Metadata-Version: 2.4
Name: intelli3text
Version: 0.2.2
Summary: Ingestion (web/PDF/DOCX/TXT), cleaning, paragraph-level LID (PT/EN/ES), and spaCy-based normalization; PDF export. Just pip install.
Author-email: Jefferson Speck <jeffersonspeck@msn.com>
License: MIT
Project-URL: Homepage, https://github.com/jeffersonspeck/intelli3text
Project-URL: Repository, https://github.com/jeffersonspeck/intelli3text
Project-URL: Issues, https://github.com/jeffersonspeck/intelli3text/issues
Project-URL: Documentation, https://jeffersonspeck.github.io/intelli3text/
Keywords: NLP,spaCy,language id,LID,cleaning,normalization,PDF,web extraction,text processing,Portuguese,Spanish,English
Classifier: Development Status :: 4 - Beta
Classifier: Intended Audience :: Developers
Classifier: Intended Audience :: Science/Research
Classifier: License :: OSI Approved :: MIT License
Classifier: Programming Language :: Python
Classifier: Programming Language :: Python :: 3
Classifier: Programming Language :: Python :: 3.9
Classifier: Programming Language :: Python :: 3.10
Classifier: Programming Language :: Python :: 3.11
Classifier: Programming Language :: Python :: 3.12
Classifier: Topic :: Scientific/Engineering :: Information Analysis
Classifier: Topic :: Text Processing :: Linguistic
Classifier: Operating System :: OS Independent
Requires-Python: >=3.9
Description-Content-Type: text/markdown
License-File: LICENSE
Requires-Dist: numpy==1.26.4
Requires-Dist: thinc==8.2.4
Requires-Dist: spacy==3.7.4
Requires-Dist: trafilatura>=1.8
Requires-Dist: jusText>=3.0
Requires-Dist: lxml[html_clean]>=5.2
Requires-Dist: pdfminer.six>=20220524
Requires-Dist: python-docx>=1.1
Requires-Dist: ftfy>=6.2
Requires-Dist: clean-text>=0.6
Requires-Dist: requests>=2.32
Requires-Dist: reportlab>=4.1
Requires-Dist: Unidecode>=1.3.8
Requires-Dist: fasttext-wheel>=0.9.2
Provides-Extra: cld3
Requires-Dist: pycld3>=0.22; extra == "cld3"
Dynamic: license-file

# intelli3text

Ingestion of texts (Web/PDF/DOCX/TXT), cleaning, and multilingual normalization (PT/EN/ES) with **paragraph-level language detection** and **PDF export**.  
Focus on **frictionless install (`pip install`)**: on first run it **auto-downloads** the required models (fastText LID and spaCy) and works **offline** with sensible fallbacks.

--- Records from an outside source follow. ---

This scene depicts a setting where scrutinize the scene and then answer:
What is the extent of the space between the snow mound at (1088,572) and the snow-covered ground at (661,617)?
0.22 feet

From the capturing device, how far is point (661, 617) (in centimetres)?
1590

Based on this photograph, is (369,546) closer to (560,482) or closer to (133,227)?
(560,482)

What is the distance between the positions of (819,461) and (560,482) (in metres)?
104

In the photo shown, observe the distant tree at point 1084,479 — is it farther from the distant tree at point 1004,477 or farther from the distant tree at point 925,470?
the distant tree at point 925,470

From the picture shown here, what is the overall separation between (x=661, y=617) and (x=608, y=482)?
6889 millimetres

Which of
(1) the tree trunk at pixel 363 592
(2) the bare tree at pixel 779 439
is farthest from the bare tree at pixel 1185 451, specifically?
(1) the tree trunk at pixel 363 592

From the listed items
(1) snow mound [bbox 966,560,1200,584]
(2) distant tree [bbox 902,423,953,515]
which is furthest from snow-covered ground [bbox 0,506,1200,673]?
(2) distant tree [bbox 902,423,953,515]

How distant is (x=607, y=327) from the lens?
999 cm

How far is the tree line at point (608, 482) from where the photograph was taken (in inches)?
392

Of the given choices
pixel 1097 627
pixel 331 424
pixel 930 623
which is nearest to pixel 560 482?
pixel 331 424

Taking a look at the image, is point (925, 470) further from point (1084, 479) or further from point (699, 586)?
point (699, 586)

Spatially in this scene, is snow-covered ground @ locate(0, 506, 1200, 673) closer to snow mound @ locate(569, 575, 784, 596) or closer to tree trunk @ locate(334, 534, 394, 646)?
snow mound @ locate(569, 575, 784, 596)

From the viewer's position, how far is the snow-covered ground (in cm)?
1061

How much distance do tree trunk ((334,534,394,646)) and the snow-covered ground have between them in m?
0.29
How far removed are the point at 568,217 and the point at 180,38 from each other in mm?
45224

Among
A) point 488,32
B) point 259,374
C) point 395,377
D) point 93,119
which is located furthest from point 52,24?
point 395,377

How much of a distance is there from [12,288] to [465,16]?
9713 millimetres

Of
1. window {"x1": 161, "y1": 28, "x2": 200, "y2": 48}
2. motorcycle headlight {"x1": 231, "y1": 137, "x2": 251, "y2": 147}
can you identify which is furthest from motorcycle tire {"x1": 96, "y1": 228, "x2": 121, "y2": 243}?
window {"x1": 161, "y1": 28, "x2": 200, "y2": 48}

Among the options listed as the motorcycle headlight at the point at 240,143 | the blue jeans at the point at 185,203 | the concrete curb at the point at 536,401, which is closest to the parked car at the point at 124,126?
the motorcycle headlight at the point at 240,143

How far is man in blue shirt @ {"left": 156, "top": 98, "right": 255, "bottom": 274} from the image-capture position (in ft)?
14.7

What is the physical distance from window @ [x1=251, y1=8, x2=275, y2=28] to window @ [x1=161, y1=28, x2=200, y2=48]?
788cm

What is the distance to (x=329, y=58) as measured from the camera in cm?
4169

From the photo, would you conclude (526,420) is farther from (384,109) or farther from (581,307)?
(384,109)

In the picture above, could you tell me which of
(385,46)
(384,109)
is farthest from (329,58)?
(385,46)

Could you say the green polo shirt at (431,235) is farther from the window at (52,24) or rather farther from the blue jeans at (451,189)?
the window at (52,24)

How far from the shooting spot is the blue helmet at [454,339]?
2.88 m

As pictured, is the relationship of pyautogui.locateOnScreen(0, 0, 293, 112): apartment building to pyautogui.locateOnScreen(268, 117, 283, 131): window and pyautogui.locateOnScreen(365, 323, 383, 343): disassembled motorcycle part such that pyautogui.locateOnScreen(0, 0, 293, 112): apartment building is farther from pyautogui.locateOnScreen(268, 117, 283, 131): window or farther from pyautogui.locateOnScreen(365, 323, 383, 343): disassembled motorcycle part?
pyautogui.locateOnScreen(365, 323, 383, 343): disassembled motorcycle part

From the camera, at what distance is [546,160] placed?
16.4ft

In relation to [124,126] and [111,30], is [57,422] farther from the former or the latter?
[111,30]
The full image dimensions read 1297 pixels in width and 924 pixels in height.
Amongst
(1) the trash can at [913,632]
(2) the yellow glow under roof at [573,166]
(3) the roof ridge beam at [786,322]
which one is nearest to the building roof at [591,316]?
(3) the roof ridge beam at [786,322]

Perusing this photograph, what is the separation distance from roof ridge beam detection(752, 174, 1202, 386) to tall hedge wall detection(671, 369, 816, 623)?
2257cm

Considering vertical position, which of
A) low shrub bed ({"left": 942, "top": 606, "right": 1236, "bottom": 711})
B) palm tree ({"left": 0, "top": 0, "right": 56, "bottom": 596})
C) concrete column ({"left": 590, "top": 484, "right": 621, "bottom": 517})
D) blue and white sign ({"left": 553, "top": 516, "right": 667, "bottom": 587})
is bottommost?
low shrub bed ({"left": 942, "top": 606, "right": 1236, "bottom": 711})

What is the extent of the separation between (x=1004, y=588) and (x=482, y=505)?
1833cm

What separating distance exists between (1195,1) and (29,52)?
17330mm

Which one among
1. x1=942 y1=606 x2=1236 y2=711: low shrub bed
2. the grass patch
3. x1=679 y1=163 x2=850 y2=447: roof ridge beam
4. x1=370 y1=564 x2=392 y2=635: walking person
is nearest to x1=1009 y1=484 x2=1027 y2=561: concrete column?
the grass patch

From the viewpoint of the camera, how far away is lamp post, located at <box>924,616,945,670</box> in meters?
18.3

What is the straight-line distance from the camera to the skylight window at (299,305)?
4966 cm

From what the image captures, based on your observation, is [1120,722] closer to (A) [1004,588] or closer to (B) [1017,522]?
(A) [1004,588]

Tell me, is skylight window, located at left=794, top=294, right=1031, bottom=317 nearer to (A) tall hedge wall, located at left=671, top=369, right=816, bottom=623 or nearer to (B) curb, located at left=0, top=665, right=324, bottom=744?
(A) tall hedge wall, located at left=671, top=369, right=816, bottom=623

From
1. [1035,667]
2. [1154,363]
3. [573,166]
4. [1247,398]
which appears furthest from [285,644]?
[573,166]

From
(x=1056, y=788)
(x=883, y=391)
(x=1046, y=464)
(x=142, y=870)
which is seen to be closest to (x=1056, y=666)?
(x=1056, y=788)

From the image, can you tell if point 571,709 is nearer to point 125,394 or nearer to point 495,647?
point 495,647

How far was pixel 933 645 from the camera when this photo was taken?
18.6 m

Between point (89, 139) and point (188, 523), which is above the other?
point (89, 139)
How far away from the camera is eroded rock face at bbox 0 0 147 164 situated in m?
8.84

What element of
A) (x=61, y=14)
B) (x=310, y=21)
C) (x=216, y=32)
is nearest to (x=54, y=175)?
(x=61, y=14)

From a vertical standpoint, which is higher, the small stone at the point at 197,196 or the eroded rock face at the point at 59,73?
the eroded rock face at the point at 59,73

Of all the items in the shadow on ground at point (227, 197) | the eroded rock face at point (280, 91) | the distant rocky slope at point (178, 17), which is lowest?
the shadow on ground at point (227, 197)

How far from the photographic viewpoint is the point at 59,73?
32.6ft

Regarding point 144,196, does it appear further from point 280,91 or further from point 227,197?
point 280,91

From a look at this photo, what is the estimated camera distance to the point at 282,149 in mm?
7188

**Docs website:** https://jeffersonspeck.github.io/intelli3text/  
**PyPI:** https://pypi.org/project/intelli3text/  
**Repository:** https://github.com/jeffersonspeck/intelli3text

---

## Table of Contents

- [Usage Manual](USAGE.md)
- [Why this project?](#why-this-project)
- [Key features](#key-features)
- [Requirements](#requirements)
- [Installation](#installation)
- [Quick start (CLI)](#quick-start-cli)
- [CLI examples](#cli-examples)
- [Python usage (API)](#python-usage-api)
- [Language identification (LID)](#language-identification-lid)
- [spaCy models & normalization](#spacy-models--normalization)
- [Cleaning pipeline](#cleaning-pipeline)
- [PDF export](#pdf-export)
- [Cache, auto-downloads & offline mode](#cache-auto-downloads--offline-mode)
- [Architecture & Design Patterns](#architecture--design-patterns)
- [Design Science Research (DSR)](#design-science-research-dsr)
- [Binary compatibility (NumPy/Thinc/spaCy)](#binary-compatibility-numpythincspacy)
- [Performance tips](#performance-tips)
- [Extensibility](#extensibility)
- [Troubleshooting](#troubleshooting)
- [Publishing to PyPI](#publishing-to-pypi)
- [Roadmap](#roadmap)
- [License](#license)
- [How to cite](#how-to-cite)

---

## Why this project?

In research and production, common needs include:

1. **Ingest** text from heterogeneous sources (web, PDFs, DOCX, TXT);
2. **Clean** and **normalize** the content;
3. **Lemmatize** and remove stopwords;
4. **Detect language** accurately, including **bilingual** documents;
5. **Export** results with traceability (PDF that shows normalized, cleaned, and raw text).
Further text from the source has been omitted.